Plots for our training and validation losses

Screenshot 2024-01-31 at 9 38 06 AM

Glimpse of 11 input frames, original 12th frame and generated 12th frame

Screenshot 2024-01-31 at 10 00 21 AM

Replicating our experiments

Training

  1. to train diffusion model for next frame prediction, change the following variable in Deep-Learning-Project-Fall-23/src/mcvd/train.sh file. data: should contain train, validation and hidden data folders exp: output folder to save result change CUDA_VISIBLE_DEVICES=0 argument if training on multi GPU and change batch size in file pointed by config.

    run train.sh to start training.

    This will generate checkpoint in your folder which you can use for inference in step 3.

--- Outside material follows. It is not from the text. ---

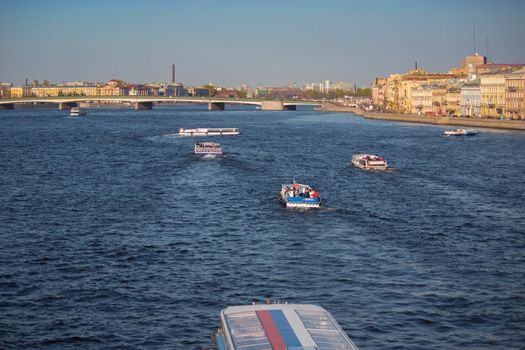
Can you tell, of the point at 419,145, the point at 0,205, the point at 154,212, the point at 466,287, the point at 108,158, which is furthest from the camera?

  2. To train Unet model, run python Deep-Learning-Project-Fall-23/src/Unet/train.py /path/to/data/folder/containing/train/val/folder. This will generate checkpoint which can be used in step 4. example: python Deep-Learning-Project-Fall-23/src/Unet/train.py ../raw-data-1/dataset/

Inference

  1. Post training Unet, we need to do inference on hidden set to predict 22nd frame on hidden data. Run Deep-Learning-Project-Fall-23/src/mcvd/test_diffusion_hidden.py DATA_PATH CKPT_PATH OUT_DIR where:

    DATA_PATH: folder containing hidden folder

    CKPT_PATH: path to .pt file generated in step 1, which will be used.

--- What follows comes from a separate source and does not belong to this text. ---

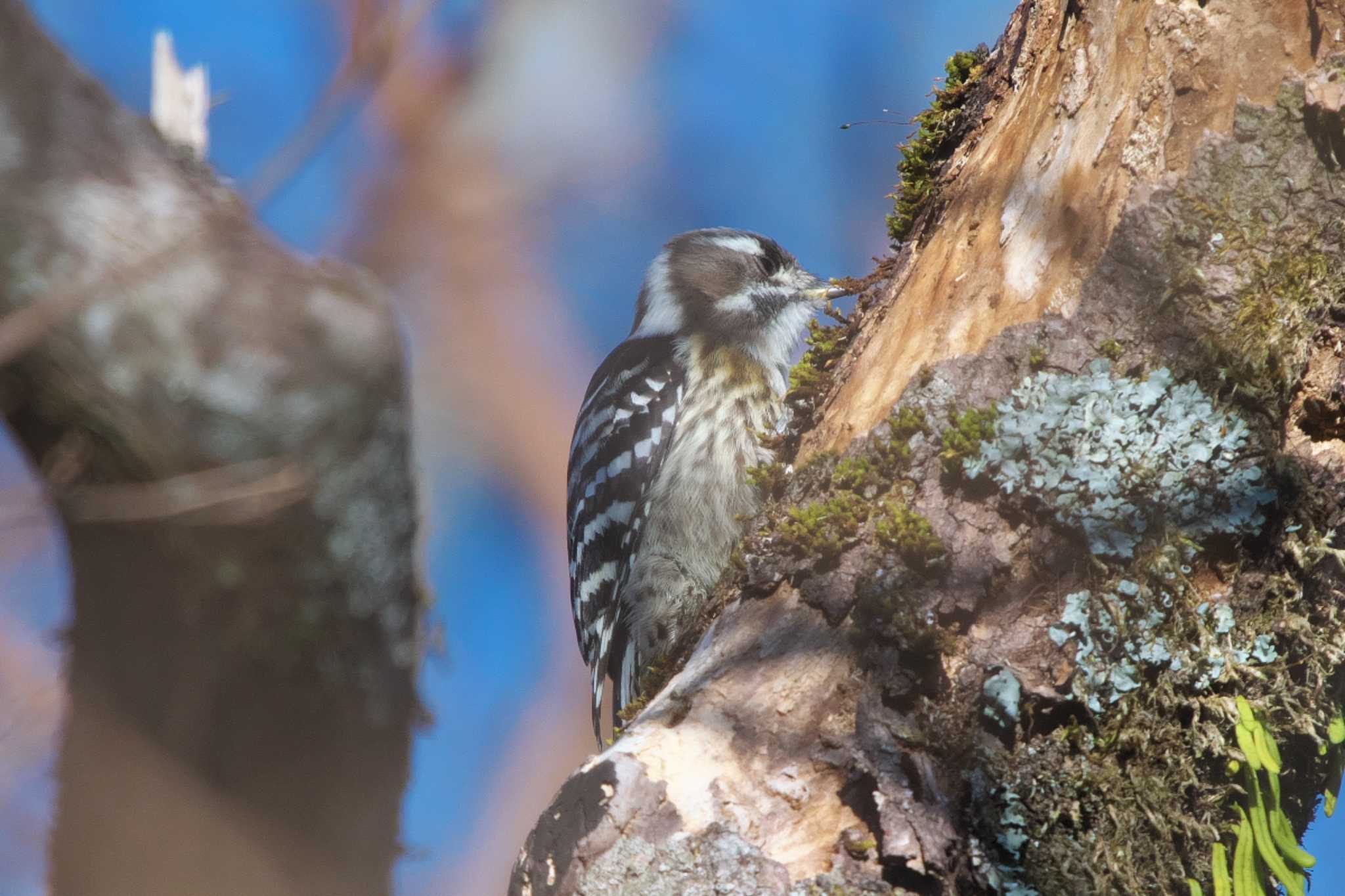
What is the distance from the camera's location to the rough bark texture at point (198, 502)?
1755mm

    OUT_DIR: path to dir where output image will be stored.

    example: python Deep-Learning-Project-Fall-23/src/mcvd/test_diffusion_hidden.py raw-data-1/ /scratch/ak11089/final-project/next-frame-big-11v-1-cont/logs/checkpoint_27500.pt /scratch/ak11089/final-project/

  2. Now we need to use our trained Unet model to generate segmentation of predicted frames in step 3. To do so run python Deep-Learning-Project-Fall-23/src/run_segmentation.py UNET_PATH, PRED_PATH where:

    UNET_PATH: path to unet checkpoint created in step 2

    PRED_PATH: path of the folder created inside OUT_DIR in step.

    example: python Deep-Learning-Project-Fall-23/src/run_segmentation.py Unet/unet-test/unet1.pt final_pred_hidden/all/ This step will generate .pt file containing our prediction.